Entre confidences et professions de foi, chacun y va à fond, non pas avec l’estomac, mais avec le cœur.
Photo: ICI Radio-Canada Entre confidences et professions de foi, chacun y va à fond, non pas avec l’estomac, mais avec le cœur.

Le demi-siècle de l’Institut de tourisme et d’hôtellerie du Québec (ITHQ) se célèbre à Doc Humanité comme il a commencé : dans un élan bourratif qui gagne en finesse à mesure que se dévide le fil de l’histoire de ce joyau. Un brin scolaire, Derrière les portes de l’ITHQ retrace les grands jalons de cet institut né de l’effervescence d’Expo 67, en s’appuyant surtout sur ses heures de gloire.
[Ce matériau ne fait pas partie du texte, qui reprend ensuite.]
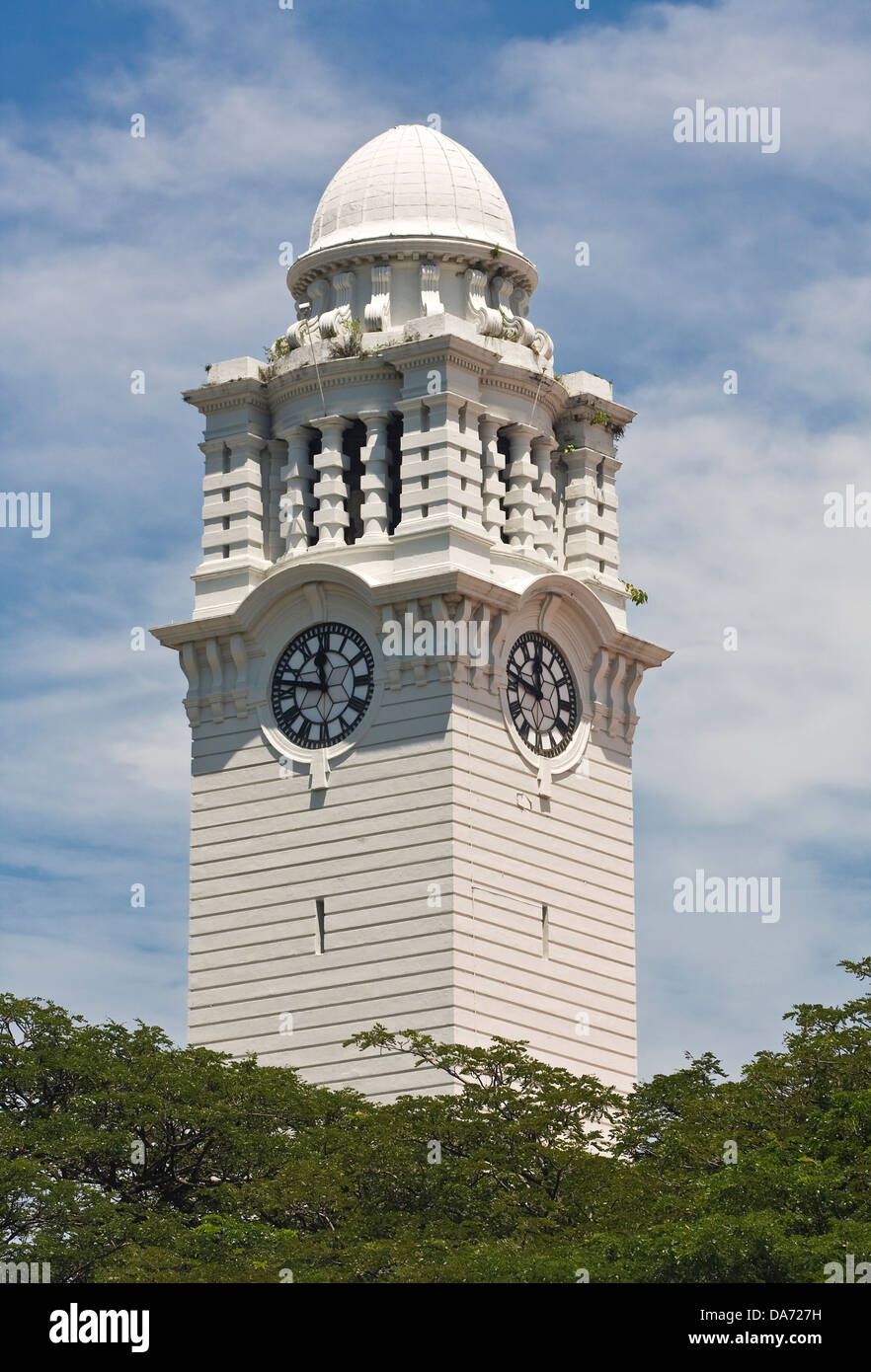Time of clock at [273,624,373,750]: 11:46
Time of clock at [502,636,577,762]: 11:46
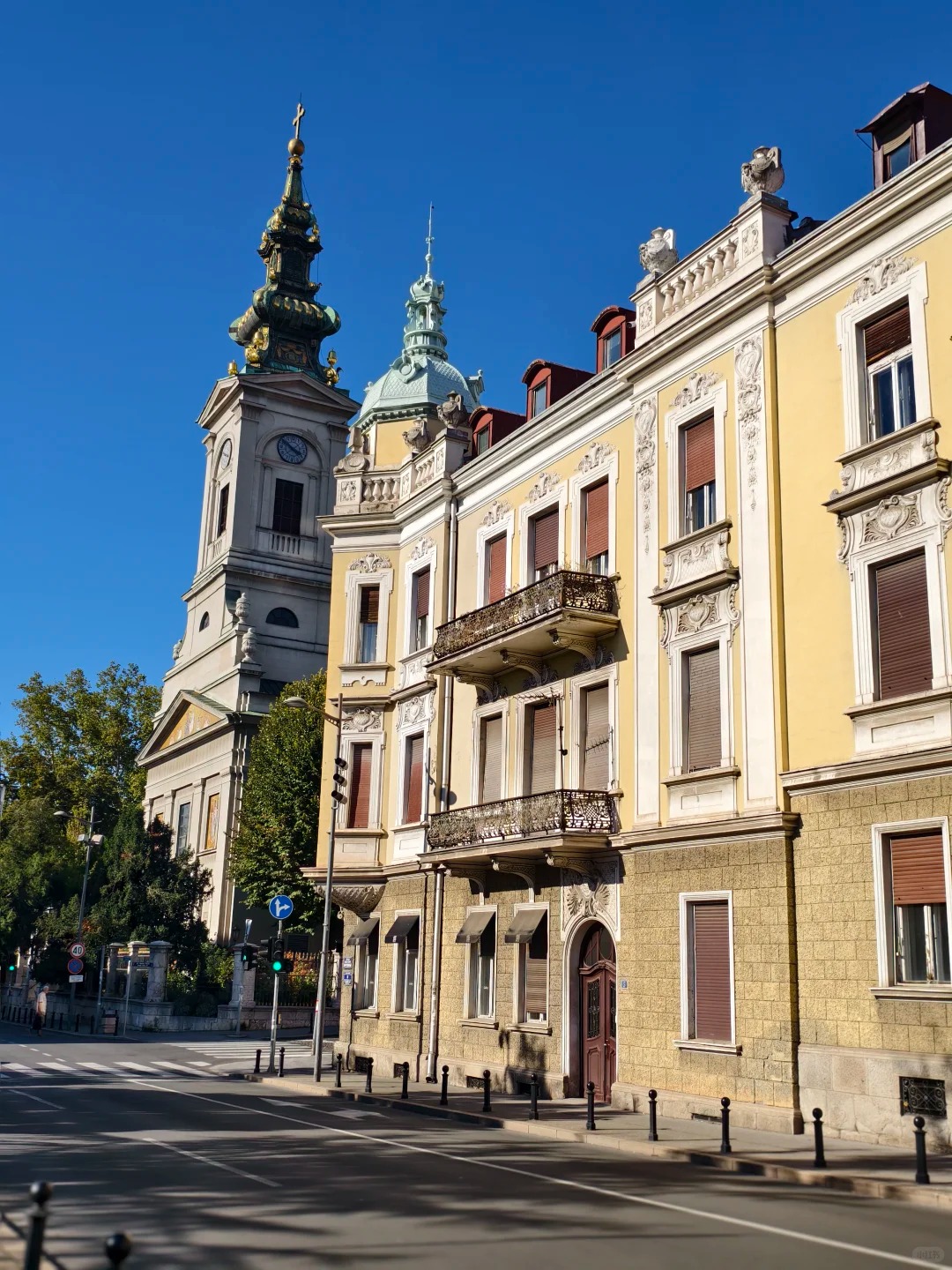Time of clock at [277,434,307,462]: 3:52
Ce portrait, tracé par ceux qui ont pensé l’école ou ont été portés par elle, rappelle à quel point son développement fut marquant pour la société québécoise. Les segments historiques sont bien faits, confirmant par accumulation cette idée voulant que la souveraineté culturelle passe aussi par la marmite. Or cette quête pour se donner des racines culinaires s’est faite ici à une vitesse incroyable.

On en mesure mieux la teneur à travers ce survol presque amoureux. Entre confidences et professions de foi, chacun y va à fond, non pas avec l’estomac, mais avec le coeur. « On ne vend pas de rêve, mais de la réalité [à l’ITHQ] », rappellera pourtant Hakim Chazar, récent diplômé qui a ramé fort pour y faire sa marque.

Reste qu’à peine quelques critiques seront esquissées : sur la place des femmes (jugée encore fragile), sur ses années d’austérité et sa déconnexion culturelle (qu’on dit passées). Aux fourneaux, le réalisateur Jean-Bourbonnais et la journaliste Anouk Mahiout maîtrisent les bases, mais ne font guère d’étincelles. Les produits sont bons, mais on les respecte peut-être un peu trop, pour paraphraser un chef de chez nous.